Yes, it looks cool, if you care to show it off. A vault in your home is a statement. It also presumes you have something to protect, so balance your vanity for visible in-home gear with considerations of security. In other words, a vault door in a back room is going to attract less curiosity from the random cable guy with a criminal record casing your house while he’s getting Netflix running again than one adjacent to the living room. But beyond appearances, the value of a vault door on an enclosed room versus gun safe is the added secure space.

For example, firearms can be stored on walls or stacked in the open along with accessories, ammo, and other supplies behind a vault door. The larger secured space allows for an open and visual layout to inspect, organize and augment your supplies and safety plan. But while you consider changing your existing plan, don’t forget the age and training level of those in the household. If your family emergency plan involves little ones locking themselves in the vault space, additional security for your firearms and ammunition might be in order.

In my situation, the vault door prompted a complete re-think of the room’s layout and what items should be behind the door. For example, I chose to move ammo inside for security. I also moved soft goods outside, as they are less valuable given the space they occupy.

Options

The vault room re-focused my thinking on the secured area as a purpose-organized emergency supply space rather than a place to stash Christmas decorations. Ultimately, space that you can lock up changes what you put in it. There’s no reason I couldn’t have organized things in such a way before. However changing the nature of the space from unsecured to secured can’t help but change your safety plan. One unexpected outcome was the impact of sealing the previously open doorway. The room has no external ventilation so the air gets stuffy over time and would be something to consider by those seeking long-term shelter inside.

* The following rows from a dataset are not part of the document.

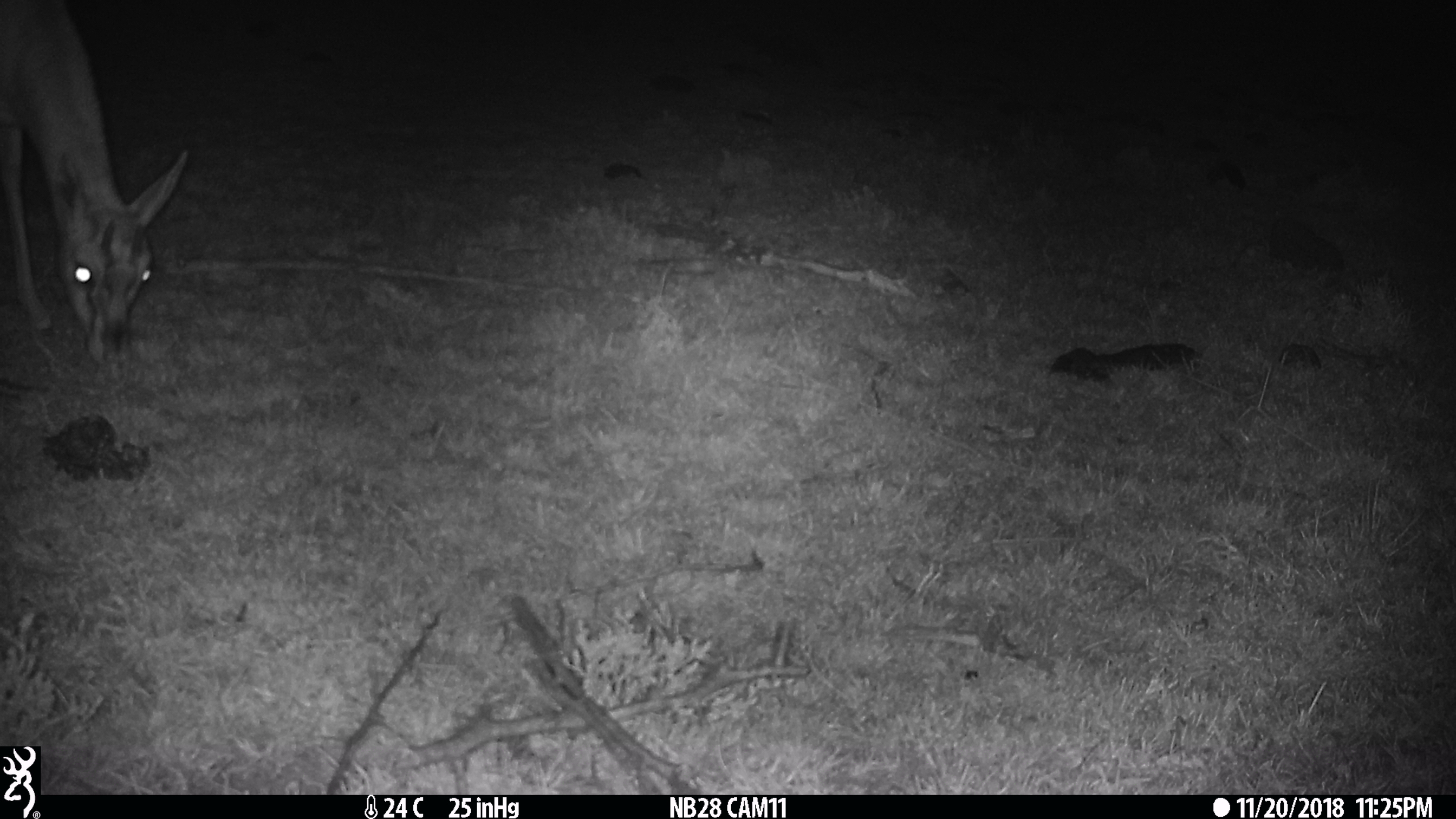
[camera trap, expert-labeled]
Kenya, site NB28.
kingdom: Animalia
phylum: Chordata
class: Mammalia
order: Artiodactyla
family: Bovidae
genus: Eudorcas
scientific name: Eudorcas thomsonii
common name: thomon's gazelle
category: gazelle thomsons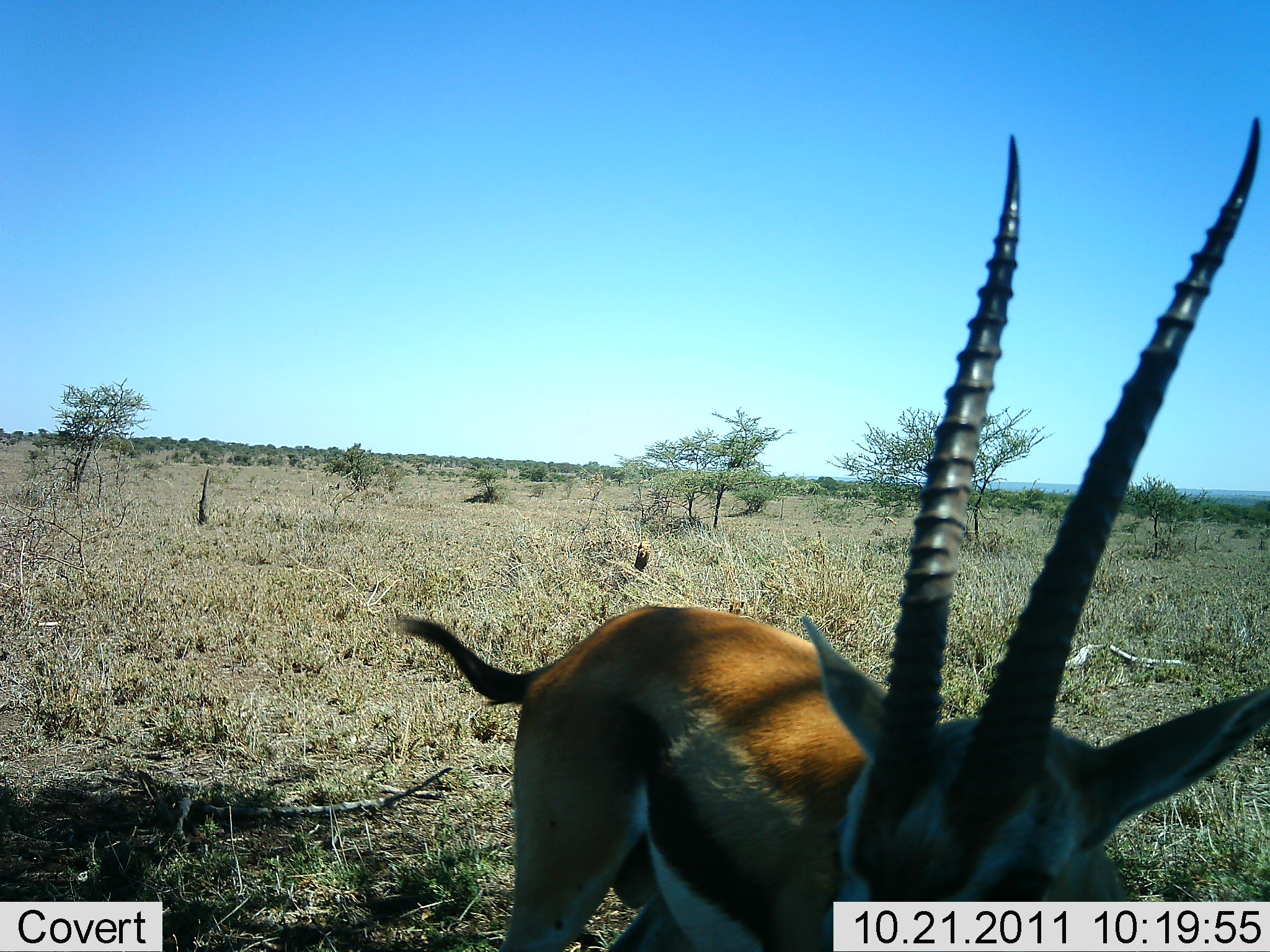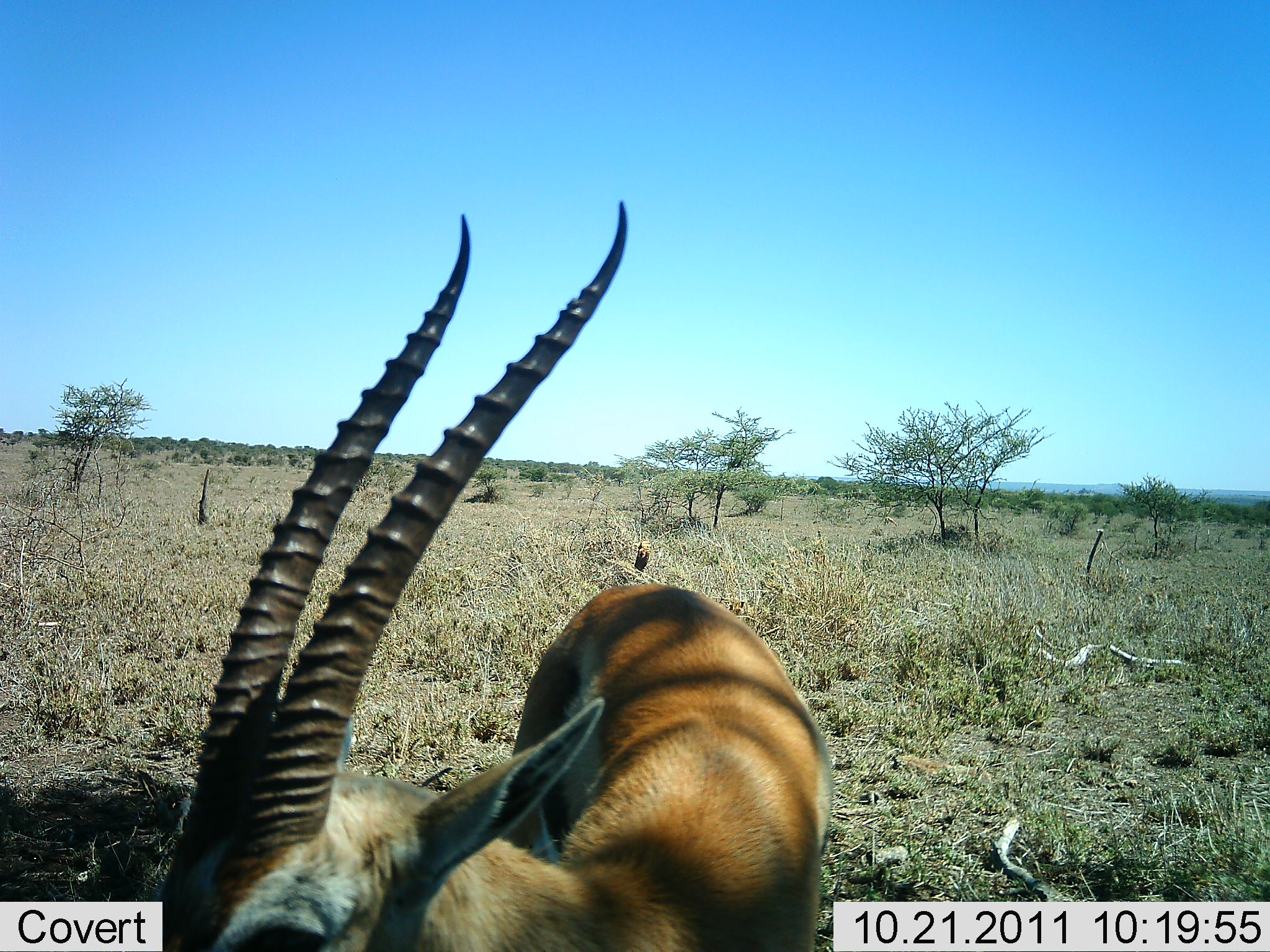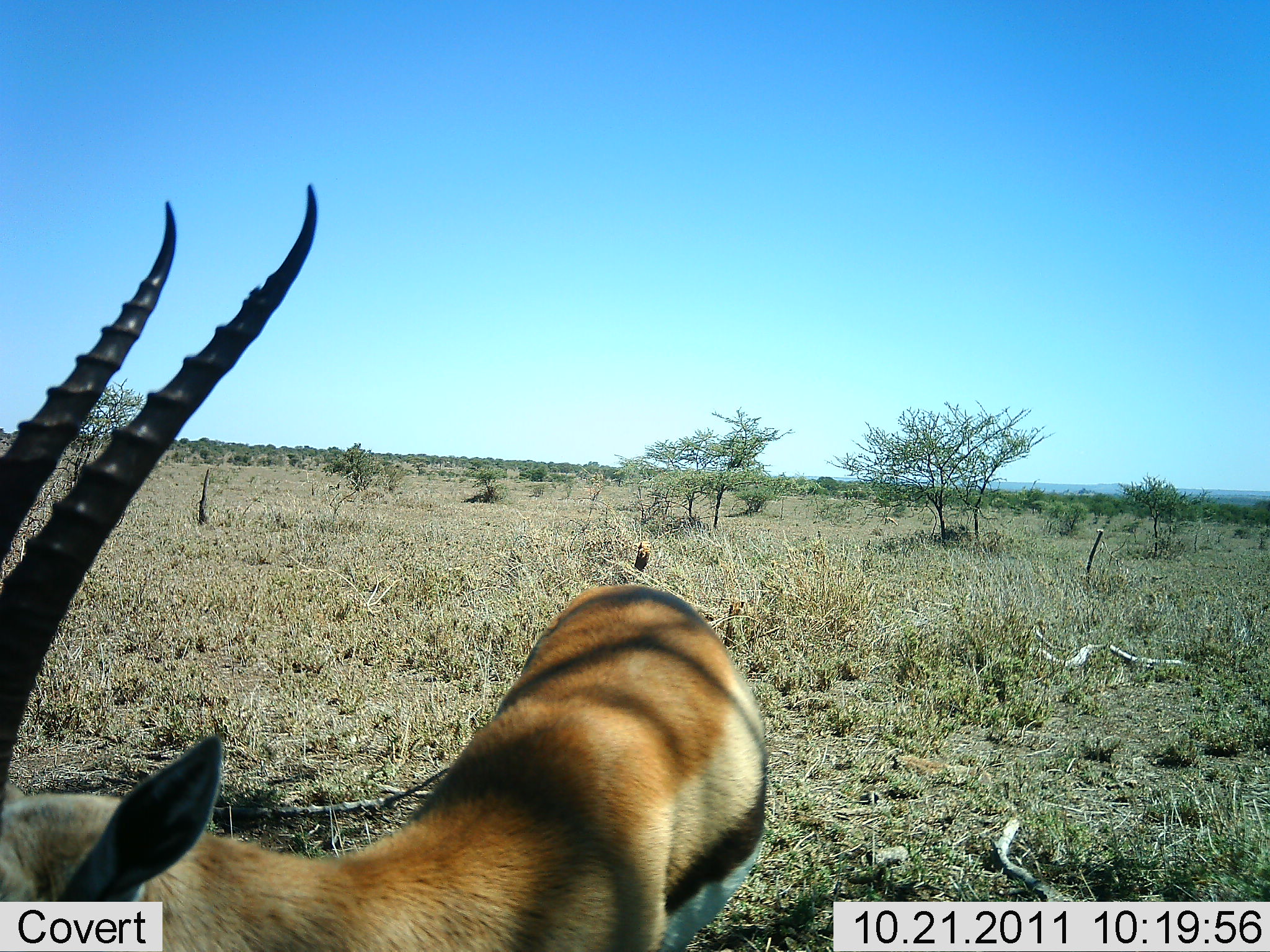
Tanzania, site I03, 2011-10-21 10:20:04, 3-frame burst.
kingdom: Animalia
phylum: Chordata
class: Mammalia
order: Artiodactyla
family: Bovidae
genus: Eudorcas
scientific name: Eudorcas thomsonii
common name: thomson's gazelle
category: gazellethomsons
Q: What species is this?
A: Gazellethomsons (thomson's gazelle) (Eudorcas thomsonii).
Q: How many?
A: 1.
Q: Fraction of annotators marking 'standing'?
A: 42%.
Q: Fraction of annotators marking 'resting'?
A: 0%.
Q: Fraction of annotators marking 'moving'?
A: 67%.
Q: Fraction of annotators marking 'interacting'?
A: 0%.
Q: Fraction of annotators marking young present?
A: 0%.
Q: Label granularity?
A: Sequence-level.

After considering and experimenting with several options, I elected to keep my firearms inside my gun safe, which is inside the vault room. Any security plan is a series of layers. I now have two steel doors with different lock codes between my guns and a would-be thief. I now reserve the remainder of the vault space for other high-value safety or emergency preparedness items that might be of subject to looting or pilferage.

As with any plan, a homeowner can spend very little or large sums of money securing a room. So the only method that is universally correct is the one that suits your family and budget. But the moderate cost and additional secured space inside my existing concrete walls made the vault door a significant improvement in the overall security of my home and property, and I submit, a worthwhile consideration for yours.